All of lore.kernel.org
 help / color / mirror / Atom feed
From: Leon Romanovsky <leon@kernel.org>
To: Parav Pandit <parav@nvidia.com>
Cc: "Ertman, David M" <david.m.ertman@intel.com>,
	"linux-rdma@vger.kernel.org" <linux-rdma@vger.kernel.org>
Subject: Re: [PATCH 1/6] Add ancillary bus support
Date: Fri, 2 Oct 2020 09:20:11 +0300	[thread overview]
Message-ID: <20201002062011.GY3094@unreal> (raw)
In-Reply-To: <BY5PR12MB4322EDDDF036BB58DE3A1F7BDC310@BY5PR12MB4322.namprd12.prod.outlook.com>

On Fri, Oct 02, 2020 at 05:29:26AM +0000, Parav Pandit wrote:
>
>
> > From: Leon Romanovsky <leon@kernel.org>
> > Sent: Friday, October 2, 2020 1:02 AM
>
> > > > > > > +Registering an ancillary_device is a two-step process.  First
> > > > > > > +you must call ancillary_device_initialize(), which will check
> > > > > > > +several aspects of the ancillary_device struct and perform a
> > > > > > > +device_initialize().  After this step completes, any error
> > > > > > > +state must have a call to put_device() in its
> > > > > > resolution
> > > > > > > +path.  The second step in registering an ancillary_device is
> > > > > > > +to perform a
> > > > > > call
> > > > > > > +to ancillary_device_add(), which will set the name of the
> > > > > > > +device and add
> > > > > > the
> > > > > > > +device to the bus.
> > > > > > > +
> > > > > > > +To unregister an ancillary_device, just a call to
> > > > > > ancillary_device_unregister()
> > > > > > > +is used.  This will perform both a device_del() and a put_device().
> > > > > >
> > > > > > Why did you chose ancillary_device_initialize() and not
> > > > > > ancillary_device_register() to be paired with
> > > > ancillary_device_unregister()?
> > > > > >
> > > > > > Thanks
> > > > >
> > > > > We originally had a single call to ancillary_device_register()
> > > > > that paired with unregister, but there was an ask to separate the
> > > > > register into an initialize and add to make the error condition
> > > > > unwind more
> > > > compartimentalized.
> > > >
> > > > It is correct thing to separate, but I would expect:
> > > > ancillary_device_register()
> > > > ancillary_device_add()
> > > >
> > > device_initialize(), device_add() and device_unregister() is the pattern widely
> > followed in the core.
> >
> > It doesn't mean that I need to agree with that, right?
> >
> Right.

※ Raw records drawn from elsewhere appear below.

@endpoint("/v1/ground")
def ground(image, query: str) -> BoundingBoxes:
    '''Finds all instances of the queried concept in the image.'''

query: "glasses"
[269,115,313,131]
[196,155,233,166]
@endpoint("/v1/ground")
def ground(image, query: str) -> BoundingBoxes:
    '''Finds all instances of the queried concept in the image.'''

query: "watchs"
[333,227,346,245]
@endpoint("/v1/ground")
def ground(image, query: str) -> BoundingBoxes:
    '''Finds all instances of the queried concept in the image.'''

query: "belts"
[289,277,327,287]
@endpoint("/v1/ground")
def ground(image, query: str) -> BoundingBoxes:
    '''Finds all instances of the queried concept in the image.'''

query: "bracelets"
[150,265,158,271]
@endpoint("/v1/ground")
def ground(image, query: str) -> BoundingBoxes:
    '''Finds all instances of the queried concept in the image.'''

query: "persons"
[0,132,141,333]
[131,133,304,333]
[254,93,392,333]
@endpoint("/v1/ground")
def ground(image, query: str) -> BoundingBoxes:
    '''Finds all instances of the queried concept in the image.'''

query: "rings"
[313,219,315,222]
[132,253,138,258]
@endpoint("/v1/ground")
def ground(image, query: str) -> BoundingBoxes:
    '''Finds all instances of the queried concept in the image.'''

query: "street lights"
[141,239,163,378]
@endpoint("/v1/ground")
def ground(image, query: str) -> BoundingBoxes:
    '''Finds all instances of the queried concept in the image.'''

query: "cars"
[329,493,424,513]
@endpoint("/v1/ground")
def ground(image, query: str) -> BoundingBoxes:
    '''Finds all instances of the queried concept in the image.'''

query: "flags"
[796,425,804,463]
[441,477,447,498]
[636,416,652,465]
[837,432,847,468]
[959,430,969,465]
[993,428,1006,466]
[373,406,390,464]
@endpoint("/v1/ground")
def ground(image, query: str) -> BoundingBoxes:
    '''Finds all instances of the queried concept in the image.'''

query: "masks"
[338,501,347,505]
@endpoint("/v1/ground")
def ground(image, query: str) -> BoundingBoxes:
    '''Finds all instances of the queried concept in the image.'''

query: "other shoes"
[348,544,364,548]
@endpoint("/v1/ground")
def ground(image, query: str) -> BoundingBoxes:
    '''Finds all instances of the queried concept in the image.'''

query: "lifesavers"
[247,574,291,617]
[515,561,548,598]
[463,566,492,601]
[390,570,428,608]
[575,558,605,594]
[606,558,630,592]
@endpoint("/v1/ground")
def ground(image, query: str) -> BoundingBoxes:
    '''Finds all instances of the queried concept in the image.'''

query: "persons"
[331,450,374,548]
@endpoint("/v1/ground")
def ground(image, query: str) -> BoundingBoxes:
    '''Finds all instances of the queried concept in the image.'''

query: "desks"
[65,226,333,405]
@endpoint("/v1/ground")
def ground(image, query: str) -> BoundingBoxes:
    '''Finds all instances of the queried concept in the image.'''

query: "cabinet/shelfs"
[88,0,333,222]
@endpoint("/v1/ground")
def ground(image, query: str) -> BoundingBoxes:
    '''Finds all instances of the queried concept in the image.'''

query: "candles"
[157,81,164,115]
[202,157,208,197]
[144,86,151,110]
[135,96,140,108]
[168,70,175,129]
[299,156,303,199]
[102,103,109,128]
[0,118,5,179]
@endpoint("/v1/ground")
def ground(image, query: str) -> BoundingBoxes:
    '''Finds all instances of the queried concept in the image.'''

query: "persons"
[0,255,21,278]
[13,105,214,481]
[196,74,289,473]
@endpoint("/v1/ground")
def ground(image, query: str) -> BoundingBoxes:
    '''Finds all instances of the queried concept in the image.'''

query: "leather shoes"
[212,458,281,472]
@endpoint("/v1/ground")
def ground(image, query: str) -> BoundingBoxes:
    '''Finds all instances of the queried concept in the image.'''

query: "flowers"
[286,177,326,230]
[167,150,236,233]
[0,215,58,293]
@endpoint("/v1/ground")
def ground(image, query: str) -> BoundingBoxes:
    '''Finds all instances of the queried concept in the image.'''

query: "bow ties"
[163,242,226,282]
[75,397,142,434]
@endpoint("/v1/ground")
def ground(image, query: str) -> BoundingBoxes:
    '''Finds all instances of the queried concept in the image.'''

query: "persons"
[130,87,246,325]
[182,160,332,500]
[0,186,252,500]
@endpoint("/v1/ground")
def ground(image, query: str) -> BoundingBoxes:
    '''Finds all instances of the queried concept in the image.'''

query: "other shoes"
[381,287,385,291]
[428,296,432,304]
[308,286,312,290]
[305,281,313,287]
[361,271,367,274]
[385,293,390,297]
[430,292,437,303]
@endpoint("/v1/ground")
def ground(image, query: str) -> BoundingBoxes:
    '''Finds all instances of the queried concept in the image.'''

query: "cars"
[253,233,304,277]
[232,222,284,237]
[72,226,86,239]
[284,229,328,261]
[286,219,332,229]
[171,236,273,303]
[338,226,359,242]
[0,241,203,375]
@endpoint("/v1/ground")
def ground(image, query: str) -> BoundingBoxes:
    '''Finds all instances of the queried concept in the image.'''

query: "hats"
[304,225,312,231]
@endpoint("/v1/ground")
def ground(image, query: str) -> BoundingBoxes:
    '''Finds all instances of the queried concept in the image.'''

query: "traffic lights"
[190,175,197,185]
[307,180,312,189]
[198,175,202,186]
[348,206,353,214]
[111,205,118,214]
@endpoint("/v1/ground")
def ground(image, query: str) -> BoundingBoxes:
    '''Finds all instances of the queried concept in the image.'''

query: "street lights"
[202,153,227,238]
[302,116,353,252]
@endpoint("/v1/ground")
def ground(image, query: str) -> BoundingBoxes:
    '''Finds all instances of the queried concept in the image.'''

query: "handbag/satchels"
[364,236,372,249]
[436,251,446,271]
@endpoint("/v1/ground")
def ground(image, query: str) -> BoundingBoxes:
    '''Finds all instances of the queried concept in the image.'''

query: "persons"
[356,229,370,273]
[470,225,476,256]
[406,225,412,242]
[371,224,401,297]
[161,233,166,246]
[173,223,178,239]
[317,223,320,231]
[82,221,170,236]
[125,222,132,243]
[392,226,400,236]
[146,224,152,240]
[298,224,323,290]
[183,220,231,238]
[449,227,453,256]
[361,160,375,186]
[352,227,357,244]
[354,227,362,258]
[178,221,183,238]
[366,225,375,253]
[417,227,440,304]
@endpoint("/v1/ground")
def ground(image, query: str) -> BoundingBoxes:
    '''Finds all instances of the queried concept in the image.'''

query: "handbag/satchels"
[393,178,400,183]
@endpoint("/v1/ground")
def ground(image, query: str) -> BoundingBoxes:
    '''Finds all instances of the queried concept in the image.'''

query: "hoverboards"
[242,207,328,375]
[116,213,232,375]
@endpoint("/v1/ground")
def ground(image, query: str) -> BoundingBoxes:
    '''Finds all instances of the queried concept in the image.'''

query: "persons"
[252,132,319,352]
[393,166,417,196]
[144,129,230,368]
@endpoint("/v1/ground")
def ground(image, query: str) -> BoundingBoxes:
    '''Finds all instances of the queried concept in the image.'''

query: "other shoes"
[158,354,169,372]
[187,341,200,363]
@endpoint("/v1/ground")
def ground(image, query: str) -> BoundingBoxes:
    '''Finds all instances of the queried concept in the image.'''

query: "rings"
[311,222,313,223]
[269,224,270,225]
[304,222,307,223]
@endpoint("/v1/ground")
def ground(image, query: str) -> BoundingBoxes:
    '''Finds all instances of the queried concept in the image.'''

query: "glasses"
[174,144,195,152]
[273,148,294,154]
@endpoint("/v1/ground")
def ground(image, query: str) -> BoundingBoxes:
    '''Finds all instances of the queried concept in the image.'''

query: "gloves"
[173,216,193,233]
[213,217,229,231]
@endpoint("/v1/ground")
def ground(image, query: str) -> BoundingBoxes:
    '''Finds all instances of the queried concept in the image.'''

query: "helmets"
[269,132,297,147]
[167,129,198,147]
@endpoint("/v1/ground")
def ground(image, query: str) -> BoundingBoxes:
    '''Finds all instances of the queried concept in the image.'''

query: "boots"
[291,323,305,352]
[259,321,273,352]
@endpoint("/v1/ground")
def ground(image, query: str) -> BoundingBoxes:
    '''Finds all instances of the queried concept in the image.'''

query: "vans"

May be I misunderstood your comment where you said "I expect device_register() and device_add()" in response to "device_initialize() and device_add".
> I interpreted your comment as to replace initialize() with register().
> Because that is odd naming and completely out of sync from the core APIs.
>
> A helper like below that wraps initialize() and add() is buggy, because when register() returns an error, it doesn't know if should do kfree() or put_device().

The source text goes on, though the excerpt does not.